かわち野第四集
九度山の赤
山田 清
かねてよりの打ち合わせ通り、南海電鉄高野線の九度山駅に、もれなく刻限に集結した。
真田十勇士ならぬ、話し方と綴り方の教室、「アイマイミー」の十二有志が参陣した課外授業だった。真田の赤備えにならい、私は赤の防寒着をまとった。
前日は雨の一日だったのに、当日は好天気と、いよいよクライマックスを迎えるテレビの大河ドラマ人気とで、平日にもかかわらず沢山の人出になったようだ。日差しはあるのだが、時折に吹く北風は、やはり十一月の冷たさだった。
改札を過ぎると、いきなり下りの急坂。九度山丘陵の高低差を感じさせるメインの町道は、何度もゆるやかに曲がりながら、家並みを左右にわけていた。抜け穴伝説の真田古墳を経て、真田父子の生活していた真田庵に立ち寄った。
あちこちに、この地の名産品である富有柿の無人販売所があり、網に囲まれた干し柿が吊してあった。紅葉狩りの刺客十二有志は、思い思いの秋を探して、町中を進軍した。
昼食をとったのは、道の駅に隣接したイベント広場だった。いくつものテントがあり、椅子があり、机にはクロスまで敷かれており、立派な野外食堂がすぐにできあがった。道の駅で買ったサバとサケの柿の葉寿司は、少々冷たいが美味しい。

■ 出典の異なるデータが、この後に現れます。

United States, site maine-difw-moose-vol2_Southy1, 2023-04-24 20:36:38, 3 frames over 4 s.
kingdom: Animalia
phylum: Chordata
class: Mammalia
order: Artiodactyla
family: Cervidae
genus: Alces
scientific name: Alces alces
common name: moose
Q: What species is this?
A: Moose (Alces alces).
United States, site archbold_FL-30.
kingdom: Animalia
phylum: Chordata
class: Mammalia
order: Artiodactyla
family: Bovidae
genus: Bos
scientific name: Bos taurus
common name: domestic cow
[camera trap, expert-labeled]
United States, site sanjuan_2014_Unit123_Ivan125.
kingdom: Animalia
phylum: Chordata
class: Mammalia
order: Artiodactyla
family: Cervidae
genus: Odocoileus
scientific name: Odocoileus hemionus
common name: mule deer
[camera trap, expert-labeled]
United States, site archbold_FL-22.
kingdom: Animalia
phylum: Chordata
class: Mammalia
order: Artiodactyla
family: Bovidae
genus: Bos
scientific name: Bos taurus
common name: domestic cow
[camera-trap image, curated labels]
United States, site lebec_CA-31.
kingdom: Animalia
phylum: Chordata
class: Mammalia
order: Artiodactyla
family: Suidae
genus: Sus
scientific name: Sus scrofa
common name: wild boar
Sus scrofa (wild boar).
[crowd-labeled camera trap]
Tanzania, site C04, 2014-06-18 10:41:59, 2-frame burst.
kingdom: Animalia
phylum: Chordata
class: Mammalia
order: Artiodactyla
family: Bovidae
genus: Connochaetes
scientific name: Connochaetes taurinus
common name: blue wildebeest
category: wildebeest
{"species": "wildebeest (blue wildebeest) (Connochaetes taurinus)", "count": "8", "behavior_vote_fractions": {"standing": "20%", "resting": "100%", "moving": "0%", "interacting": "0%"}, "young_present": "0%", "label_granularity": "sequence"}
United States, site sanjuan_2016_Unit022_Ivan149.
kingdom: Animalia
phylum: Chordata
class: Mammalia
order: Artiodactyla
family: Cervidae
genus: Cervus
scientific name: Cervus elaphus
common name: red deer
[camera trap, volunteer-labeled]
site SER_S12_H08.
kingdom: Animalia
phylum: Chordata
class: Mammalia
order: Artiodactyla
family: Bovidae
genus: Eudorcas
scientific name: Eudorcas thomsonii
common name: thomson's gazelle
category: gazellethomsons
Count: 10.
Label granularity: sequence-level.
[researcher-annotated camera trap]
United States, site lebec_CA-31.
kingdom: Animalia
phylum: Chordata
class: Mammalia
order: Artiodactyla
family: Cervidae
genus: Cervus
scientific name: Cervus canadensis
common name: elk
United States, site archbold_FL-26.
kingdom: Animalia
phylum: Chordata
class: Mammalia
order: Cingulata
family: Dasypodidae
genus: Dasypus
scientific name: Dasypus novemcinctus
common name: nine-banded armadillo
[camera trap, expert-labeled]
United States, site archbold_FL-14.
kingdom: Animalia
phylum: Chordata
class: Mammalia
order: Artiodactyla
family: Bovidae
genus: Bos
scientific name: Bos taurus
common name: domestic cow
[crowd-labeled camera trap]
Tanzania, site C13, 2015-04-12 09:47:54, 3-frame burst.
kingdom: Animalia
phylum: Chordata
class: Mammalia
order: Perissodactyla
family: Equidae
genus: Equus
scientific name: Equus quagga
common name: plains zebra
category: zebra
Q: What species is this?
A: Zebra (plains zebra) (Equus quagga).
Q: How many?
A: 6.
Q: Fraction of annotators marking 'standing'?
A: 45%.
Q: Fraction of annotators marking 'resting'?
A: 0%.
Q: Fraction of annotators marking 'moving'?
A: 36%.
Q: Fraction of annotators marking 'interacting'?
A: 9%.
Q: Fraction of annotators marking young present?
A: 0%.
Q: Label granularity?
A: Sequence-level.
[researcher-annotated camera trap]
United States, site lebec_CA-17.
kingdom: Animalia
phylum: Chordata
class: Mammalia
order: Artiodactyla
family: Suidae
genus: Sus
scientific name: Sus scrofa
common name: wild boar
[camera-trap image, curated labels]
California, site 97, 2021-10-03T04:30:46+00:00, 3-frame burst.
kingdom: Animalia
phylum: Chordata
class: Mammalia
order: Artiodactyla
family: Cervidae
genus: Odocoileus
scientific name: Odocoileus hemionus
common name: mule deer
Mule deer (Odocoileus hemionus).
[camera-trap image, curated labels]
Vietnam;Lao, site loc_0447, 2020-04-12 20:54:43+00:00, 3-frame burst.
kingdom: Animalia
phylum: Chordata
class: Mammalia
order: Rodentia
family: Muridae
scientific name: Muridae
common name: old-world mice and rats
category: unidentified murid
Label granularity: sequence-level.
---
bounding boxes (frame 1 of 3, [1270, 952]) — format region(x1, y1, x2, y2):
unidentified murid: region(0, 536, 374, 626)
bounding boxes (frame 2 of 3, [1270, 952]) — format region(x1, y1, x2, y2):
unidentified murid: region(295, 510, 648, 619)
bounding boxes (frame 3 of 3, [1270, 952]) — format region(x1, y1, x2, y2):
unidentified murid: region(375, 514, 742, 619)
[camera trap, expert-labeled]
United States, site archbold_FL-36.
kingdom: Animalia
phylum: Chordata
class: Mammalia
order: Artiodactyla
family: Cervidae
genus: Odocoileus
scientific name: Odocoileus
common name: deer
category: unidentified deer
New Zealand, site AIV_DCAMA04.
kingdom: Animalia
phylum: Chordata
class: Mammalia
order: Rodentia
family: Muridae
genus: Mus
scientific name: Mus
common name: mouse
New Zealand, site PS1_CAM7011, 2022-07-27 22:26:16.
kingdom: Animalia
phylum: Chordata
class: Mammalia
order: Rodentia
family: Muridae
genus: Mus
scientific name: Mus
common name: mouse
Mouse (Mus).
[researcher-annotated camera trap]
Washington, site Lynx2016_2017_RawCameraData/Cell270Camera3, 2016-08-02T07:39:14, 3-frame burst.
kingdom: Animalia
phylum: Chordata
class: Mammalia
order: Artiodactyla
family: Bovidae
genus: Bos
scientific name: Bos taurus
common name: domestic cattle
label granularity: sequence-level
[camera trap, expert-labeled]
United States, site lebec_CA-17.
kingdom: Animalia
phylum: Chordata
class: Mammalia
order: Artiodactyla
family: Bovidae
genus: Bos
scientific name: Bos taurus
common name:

食事が終わると軍議を開き、この先にある慈尊院への行軍が決まった。消防センター、町の文化やスポーツ施設を右手にして、再び町中に入った。隊列は自由、前になったり後になったりと、それぞれが思いのままに歩いた。小川にかかる赤色の小さな橋を渡ると、めざした慈尊院の門前はすぐだった。
院内に入り、正面に見える急な石段を登ると丹生官省符神社(にうかんしょうぶじんじゃ)だった。弘法大師空海が建立した神社であり、女人禁制のため慈尊院に滞在している母をたずねた町石道の起点であり、空海の母恋道(ははこいみち)である。
境内を見渡すと、ひときわ赤く色づいた部分のある紅葉が目についた。陽光を一杯に浴びた赤に比べて、ほんの少ししか光の届かない日陰の緑。
急がなくていいから、どっしりとかまえよ。今、日当たりが少なくても、きっと出番がやって来る。病葉(わくらば)の赤で終わらないで、必ず錦を飾って欲しいと思う。雨の日や風の日も、熱い日や寒い日も同じ空気を吸った同じ木だからだ。始まったばかりの秋の風景が、そんなことを感じさせてくれた。
帰路に真田ミユージアムに寄り、今度は上りとなった駅前の急坂を登った。午後四時、山腹の駅、九度山は少し寒かった。
真田の赤備えのような深い紅葉は、もう少し先だった。